President Bush wants to sell more than 300,000 acres of federal lands to finance federal payments for rural schools and counties, while moving to end an existing aid program.
The proposal, contained in the administration’s fiscal 2007 budget proposal, would generate some $800 million over five years that would be paid to localities that are nestled amid the nation’s 193 million acres of public lands.
But the plan would be part of a phaseout of federal payments that have totaled more than $370 million annually, under a 2000 law that created a financial “safety net” for localities that historically received a slice from federal earnings from commercial timber sales, mining, and grazing on federal lands.
The plan, which requires congressional approval, has drawn criticism from several governors of Western states, where most of the parcels identified by the U.S. Forest Service are located. Environmental groups also oppose the sales. And organizations concerned with rural education are raising questions.
“The problem with selling the land is, though it’s a very, very small portion of the total amount of land, that creates one-time money,” said Bob Mooneyham, the executive director of the National Rural Education Association in Norman, Okla. “Then, after that’s expended, what assurance have we that the pot will be replenished?”
Since 2001, rural counties and school districts have received over $1.6 billion from the federal government under the Secure Rural Schools Act of 2000. The law stabilized federal payments made under a 1908 statute that gives 25 percent of revenues from federal sales of timber, and 50 percent from sales of minerals, to states in which national forest lands are located, to support schools and maintain roads. Those revenues declined sharply in the 1990s, largely due to federal curbs on logging in the national forests.
A coalition of school groups that includes the NREA, the National Education Association, and the American Association of School Administrators favors extending the 2000 law, which expires in October.
President Bush’s proposal would amend the law to make payments over five years from the money raised by the land sales, and then discontinue the program, said Heidi Valetkevitch, a spokeswoman for the Forest Service.
James W. Parsons, the superintendent of the 2,500-student Alpine County, Calif., school district, who was representing the coalition on Capitol Hill last week, said the law should be extended, as is, to give rural communities more time to work out “a self-sustaining fiscal solution that would go on indefinitely.”
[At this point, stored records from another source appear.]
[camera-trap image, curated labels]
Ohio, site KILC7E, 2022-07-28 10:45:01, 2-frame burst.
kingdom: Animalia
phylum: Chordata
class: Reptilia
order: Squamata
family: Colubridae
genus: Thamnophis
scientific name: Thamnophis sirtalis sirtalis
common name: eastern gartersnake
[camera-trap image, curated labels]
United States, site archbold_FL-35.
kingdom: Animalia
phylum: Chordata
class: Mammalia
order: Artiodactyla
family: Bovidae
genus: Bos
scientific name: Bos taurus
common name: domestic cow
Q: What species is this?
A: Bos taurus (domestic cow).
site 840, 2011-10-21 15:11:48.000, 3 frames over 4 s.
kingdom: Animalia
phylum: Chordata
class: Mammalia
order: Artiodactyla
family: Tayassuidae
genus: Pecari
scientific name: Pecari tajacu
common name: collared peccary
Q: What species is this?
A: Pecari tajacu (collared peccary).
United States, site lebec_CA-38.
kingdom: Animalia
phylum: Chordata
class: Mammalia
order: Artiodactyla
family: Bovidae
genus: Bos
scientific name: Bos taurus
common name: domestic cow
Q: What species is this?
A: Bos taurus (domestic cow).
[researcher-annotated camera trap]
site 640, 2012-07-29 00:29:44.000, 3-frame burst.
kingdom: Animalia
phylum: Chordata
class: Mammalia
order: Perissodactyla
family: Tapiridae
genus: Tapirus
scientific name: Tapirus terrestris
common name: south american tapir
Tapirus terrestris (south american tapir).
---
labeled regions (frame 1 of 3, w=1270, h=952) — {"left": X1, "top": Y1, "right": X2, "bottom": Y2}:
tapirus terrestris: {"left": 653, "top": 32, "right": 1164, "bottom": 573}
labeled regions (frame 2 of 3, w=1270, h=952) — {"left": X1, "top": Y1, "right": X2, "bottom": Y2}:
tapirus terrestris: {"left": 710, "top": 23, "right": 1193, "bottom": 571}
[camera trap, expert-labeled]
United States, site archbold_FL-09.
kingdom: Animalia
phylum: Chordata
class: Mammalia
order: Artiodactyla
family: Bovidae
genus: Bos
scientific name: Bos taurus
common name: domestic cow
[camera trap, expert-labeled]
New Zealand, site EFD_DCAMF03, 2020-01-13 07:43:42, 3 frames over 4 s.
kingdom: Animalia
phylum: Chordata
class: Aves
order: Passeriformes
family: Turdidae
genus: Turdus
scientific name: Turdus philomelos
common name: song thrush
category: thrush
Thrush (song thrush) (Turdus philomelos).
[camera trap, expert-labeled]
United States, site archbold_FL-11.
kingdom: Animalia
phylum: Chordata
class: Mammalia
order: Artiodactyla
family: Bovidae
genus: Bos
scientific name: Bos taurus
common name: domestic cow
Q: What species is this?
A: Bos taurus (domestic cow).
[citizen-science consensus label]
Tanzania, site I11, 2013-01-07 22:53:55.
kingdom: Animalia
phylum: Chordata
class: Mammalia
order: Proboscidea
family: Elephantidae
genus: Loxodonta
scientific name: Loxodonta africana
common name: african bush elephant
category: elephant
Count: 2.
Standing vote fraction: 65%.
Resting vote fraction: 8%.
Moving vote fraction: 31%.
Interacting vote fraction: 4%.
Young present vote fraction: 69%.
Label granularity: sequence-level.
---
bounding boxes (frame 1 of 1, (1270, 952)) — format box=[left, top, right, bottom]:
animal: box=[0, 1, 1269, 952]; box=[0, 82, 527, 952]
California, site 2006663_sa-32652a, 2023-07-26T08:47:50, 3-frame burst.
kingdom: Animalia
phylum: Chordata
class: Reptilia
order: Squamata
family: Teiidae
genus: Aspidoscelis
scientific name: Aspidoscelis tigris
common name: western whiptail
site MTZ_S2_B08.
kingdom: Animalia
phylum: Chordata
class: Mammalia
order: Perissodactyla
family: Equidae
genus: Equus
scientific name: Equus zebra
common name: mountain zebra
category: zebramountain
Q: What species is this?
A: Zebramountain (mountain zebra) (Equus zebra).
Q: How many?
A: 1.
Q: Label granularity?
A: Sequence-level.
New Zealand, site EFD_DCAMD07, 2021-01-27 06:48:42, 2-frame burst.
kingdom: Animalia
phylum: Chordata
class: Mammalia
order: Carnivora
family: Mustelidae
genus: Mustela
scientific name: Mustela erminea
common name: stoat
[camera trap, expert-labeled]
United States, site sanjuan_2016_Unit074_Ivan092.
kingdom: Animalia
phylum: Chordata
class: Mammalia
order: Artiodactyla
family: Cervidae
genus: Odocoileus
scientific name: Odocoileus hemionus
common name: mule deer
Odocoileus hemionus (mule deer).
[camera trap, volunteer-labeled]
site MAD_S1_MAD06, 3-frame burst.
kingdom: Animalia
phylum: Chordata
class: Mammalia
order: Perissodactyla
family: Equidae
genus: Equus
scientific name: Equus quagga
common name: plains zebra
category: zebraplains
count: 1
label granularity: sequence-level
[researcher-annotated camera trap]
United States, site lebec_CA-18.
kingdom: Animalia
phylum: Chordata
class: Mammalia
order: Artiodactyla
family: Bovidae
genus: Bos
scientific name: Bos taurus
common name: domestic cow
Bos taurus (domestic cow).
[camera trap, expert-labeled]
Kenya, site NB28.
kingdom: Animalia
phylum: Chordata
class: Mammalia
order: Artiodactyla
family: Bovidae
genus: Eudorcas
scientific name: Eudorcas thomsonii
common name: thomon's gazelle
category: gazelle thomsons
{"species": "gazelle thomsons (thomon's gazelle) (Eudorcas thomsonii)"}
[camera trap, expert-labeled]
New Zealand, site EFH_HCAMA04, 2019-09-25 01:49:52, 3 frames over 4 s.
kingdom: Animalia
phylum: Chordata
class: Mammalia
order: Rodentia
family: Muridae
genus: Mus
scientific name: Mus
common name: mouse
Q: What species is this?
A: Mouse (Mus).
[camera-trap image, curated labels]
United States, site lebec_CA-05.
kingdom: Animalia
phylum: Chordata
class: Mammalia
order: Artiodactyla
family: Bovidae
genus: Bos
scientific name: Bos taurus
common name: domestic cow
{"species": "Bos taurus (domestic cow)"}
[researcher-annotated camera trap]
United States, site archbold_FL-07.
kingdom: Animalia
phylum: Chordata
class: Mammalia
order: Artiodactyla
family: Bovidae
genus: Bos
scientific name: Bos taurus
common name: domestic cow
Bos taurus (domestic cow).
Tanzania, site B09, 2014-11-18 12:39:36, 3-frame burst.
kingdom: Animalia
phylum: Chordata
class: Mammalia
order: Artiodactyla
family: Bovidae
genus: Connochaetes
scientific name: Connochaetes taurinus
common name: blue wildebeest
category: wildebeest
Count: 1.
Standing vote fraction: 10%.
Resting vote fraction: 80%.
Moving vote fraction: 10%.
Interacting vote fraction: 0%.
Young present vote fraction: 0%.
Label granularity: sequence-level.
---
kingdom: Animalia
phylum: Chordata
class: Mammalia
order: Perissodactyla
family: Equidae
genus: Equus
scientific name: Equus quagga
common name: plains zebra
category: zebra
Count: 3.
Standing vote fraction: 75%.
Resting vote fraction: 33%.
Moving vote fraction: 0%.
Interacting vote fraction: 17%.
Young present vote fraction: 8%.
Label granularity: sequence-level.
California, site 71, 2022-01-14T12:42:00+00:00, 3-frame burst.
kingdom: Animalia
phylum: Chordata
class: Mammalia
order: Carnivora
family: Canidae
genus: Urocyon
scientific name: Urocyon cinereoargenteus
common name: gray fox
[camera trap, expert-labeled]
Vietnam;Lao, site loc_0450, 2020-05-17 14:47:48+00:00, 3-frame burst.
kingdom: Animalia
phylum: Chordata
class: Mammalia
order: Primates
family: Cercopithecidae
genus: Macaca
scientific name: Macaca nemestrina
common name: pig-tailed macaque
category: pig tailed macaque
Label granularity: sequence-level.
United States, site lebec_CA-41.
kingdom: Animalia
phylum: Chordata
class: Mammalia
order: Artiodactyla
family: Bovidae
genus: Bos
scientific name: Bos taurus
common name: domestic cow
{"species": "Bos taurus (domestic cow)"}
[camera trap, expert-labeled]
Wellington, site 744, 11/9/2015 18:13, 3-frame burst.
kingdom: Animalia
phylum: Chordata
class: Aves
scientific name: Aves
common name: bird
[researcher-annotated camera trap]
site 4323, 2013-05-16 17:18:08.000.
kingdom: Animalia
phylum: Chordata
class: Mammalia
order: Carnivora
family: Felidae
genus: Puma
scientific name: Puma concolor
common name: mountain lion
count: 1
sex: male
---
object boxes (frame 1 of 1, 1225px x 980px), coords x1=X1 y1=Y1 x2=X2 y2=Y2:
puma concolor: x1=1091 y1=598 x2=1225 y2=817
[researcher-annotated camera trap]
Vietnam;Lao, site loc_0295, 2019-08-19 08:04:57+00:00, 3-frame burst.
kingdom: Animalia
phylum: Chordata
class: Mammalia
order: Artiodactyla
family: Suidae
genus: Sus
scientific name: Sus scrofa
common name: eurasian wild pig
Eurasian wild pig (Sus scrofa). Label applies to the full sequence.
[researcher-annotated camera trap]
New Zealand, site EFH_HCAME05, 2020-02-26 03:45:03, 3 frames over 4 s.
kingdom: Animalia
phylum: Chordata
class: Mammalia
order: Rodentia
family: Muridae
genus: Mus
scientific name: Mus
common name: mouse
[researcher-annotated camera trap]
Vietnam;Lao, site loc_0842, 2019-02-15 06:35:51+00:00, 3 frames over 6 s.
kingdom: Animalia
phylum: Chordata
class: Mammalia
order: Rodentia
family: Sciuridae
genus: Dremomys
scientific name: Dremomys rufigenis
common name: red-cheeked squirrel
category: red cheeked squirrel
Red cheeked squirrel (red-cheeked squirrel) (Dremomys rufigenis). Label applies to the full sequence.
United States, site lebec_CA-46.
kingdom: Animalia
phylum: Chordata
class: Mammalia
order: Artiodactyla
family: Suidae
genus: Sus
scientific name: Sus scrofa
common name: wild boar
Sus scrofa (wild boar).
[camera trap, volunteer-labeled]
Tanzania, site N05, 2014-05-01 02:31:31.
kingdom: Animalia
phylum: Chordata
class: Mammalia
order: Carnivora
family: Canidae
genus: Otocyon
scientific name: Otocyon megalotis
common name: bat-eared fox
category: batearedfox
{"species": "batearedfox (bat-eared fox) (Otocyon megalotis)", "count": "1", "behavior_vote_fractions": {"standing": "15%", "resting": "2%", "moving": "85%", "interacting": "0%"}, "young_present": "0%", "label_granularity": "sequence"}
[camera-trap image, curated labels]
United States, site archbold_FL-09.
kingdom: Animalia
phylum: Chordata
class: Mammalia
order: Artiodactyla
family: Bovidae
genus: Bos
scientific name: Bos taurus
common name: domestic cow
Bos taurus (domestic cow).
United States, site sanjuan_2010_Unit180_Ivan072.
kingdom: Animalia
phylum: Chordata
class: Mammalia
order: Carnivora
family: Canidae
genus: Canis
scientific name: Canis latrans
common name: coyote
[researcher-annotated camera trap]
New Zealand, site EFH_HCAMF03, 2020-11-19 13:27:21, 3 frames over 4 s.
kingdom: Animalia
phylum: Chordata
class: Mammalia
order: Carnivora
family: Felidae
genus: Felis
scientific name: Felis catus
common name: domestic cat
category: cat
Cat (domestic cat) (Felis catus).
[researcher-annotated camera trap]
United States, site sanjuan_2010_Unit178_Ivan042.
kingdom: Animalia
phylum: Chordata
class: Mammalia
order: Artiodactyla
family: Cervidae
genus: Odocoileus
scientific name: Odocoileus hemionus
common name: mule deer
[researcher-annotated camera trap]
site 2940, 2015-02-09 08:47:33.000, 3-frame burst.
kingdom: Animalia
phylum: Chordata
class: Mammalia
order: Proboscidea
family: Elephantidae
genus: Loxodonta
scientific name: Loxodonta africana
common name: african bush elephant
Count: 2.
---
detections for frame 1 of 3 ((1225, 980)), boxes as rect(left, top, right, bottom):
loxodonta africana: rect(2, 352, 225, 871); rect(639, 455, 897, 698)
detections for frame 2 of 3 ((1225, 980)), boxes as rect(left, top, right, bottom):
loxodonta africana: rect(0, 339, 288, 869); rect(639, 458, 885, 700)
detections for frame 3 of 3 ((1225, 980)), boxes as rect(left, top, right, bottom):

“It’s going to be disastrous for us if this isn’t reauthorized,” he said, noting that $400,000 of the district’s $3 million budget is from the federal payments.
He said 92 percent of his district is national forest. “We cannot develop tax, build on, do anything with that property,” he said.
Ms. Valetkevitch said most of the parcels proposed for sale, which are in 35 states, are small, isolated, and inefficient to manage. She added that the Forest Service routinely sells, acquires, and exchanges land, and that the land would be sold at market prices and become part of the local communities’ tax bases.
Trophy Homes?
Michael Francis, the director of the national-forest program of the Wilderness Society, an environmental-advocacy group based in Washington, said the land sale would benefit private developers and hurt recreational users.
Many parcels “look like they’re near bodies of water” and would be prime land for “trophy-home development,” he said. “They might be access points to other federal lands,” which would limit their use for recreation, he said.
He said the Wilderness Society supports the reauthorization of the Secure Rural Schools Act.
A federal panel created under the law to study the payments issue recommended extension of the act because rural schools depend on the money. The Forest Counties Payment Committee concluded in 2003 that the money was being spent effectively on schools, roads, and a variety of projects to improve forest health, as well as for other purposes.
One committee member, Tim H. Creal, is the superintendent of the 1,000-student Custer, S.D., school district, which receives about $300,000 annually from the payment fund. The money covers the salaries of six or seven teachers, in a total annual budget of $5 million.
More than half of his district lies in federal forests, including a dozen or so parcels proposed for sale, Mr. Creal said.
“My concern as local school district superintendent is the fact that the goal is to zero out the program,” he said. “The sale of the properties is just a short-term fix to the funding part of it.”
Reaction to the president’s proposal on Capitol Hill has been mixed, with opposition expressed by some Democrats and members of both parties from rural and Western states, who support bills to extend the current law.